## Directions
From the line that includes "What amount of" to the last line of the records, inclusive, repeat each line exactly.

(Data listing)
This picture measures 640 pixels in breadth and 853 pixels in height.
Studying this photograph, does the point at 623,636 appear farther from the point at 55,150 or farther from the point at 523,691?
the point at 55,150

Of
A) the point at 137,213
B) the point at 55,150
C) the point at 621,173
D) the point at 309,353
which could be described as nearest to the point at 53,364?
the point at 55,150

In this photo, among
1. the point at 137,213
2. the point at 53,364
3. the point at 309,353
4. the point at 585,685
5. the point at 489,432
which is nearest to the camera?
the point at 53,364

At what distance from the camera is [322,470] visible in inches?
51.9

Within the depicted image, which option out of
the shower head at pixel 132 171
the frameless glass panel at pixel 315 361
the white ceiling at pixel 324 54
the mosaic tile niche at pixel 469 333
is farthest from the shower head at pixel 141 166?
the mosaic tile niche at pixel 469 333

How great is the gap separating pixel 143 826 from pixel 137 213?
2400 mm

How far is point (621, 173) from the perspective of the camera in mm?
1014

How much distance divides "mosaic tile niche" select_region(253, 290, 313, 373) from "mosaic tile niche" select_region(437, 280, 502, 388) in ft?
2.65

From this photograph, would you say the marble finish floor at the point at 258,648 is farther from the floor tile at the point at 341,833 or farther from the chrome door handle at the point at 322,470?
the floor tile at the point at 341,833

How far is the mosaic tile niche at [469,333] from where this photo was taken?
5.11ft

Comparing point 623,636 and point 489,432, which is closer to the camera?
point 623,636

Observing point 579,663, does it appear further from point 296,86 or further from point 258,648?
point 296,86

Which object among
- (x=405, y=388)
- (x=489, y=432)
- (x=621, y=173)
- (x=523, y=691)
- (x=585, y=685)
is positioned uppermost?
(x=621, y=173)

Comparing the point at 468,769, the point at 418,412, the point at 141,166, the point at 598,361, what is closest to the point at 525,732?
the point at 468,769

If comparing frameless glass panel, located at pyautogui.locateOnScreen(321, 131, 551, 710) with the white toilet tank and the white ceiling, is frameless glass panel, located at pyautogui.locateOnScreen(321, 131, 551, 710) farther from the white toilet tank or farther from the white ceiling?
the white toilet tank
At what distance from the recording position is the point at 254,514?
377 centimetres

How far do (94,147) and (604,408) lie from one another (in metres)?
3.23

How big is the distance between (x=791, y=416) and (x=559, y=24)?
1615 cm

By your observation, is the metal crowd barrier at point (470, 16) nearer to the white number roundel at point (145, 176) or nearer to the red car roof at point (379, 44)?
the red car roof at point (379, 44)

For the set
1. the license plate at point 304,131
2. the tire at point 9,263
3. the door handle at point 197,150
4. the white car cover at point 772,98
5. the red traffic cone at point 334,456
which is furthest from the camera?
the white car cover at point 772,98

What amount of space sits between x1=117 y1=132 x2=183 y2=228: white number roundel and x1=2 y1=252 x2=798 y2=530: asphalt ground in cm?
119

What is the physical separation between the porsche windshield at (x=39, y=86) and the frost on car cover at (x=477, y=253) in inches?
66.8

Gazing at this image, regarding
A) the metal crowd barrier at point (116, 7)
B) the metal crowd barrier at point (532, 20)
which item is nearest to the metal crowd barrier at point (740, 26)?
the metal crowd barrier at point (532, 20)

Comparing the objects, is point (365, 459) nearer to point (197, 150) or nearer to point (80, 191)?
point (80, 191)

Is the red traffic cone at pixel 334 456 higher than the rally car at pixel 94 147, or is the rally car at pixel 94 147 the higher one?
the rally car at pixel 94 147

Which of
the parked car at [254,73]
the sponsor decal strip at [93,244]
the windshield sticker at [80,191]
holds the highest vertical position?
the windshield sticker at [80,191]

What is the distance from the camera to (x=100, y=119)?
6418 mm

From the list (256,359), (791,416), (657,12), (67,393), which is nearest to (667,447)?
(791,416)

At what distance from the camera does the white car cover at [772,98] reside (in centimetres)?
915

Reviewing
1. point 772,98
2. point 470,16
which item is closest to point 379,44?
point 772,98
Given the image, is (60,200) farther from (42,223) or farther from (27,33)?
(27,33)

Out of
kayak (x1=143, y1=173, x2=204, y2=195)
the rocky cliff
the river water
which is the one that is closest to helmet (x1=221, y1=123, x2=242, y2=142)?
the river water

## Response below
What amount of space sits between x1=117 y1=132 x2=183 y2=228: white number roundel and x1=2 y1=252 x2=798 y2=530: asphalt ground in cm?
119

What is the physical separation between the porsche windshield at (x=39, y=86) and the frost on car cover at (x=477, y=253) in inches?
66.8

Gazing at this image, regarding
A) the metal crowd barrier at point (116, 7)
B) the metal crowd barrier at point (532, 20)
which item is nearest to the metal crowd barrier at point (740, 26)?
the metal crowd barrier at point (532, 20)

Comparing the objects, is point (365, 459) nearer to point (197, 150) or nearer to point (80, 191)?
point (80, 191)

Is the red traffic cone at pixel 334 456 higher than the rally car at pixel 94 147, or is the rally car at pixel 94 147 the higher one?
the rally car at pixel 94 147

Which of
the parked car at [254,73]
the sponsor decal strip at [93,244]
the windshield sticker at [80,191]
holds the highest vertical position?
the windshield sticker at [80,191]

What is the distance from the camera to (x=100, y=119)?
6418 mm

From the list (256,359), (791,416), (657,12), (67,393), which is nearest to (667,447)?
(791,416)

At what distance from the camera does the white car cover at [772,98] reside (in centimetres)?
915

Reviewing
1. point 772,98
2. point 470,16
which item is closest to point 379,44?
point 772,98
Given the image, is (60,200) farther from (42,223) or farther from (27,33)?
(27,33)

Out of
kayak (x1=143, y1=173, x2=204, y2=195)
the rocky cliff
the river water
which is the one that is closest to helmet (x1=221, y1=123, x2=242, y2=142)?
the river water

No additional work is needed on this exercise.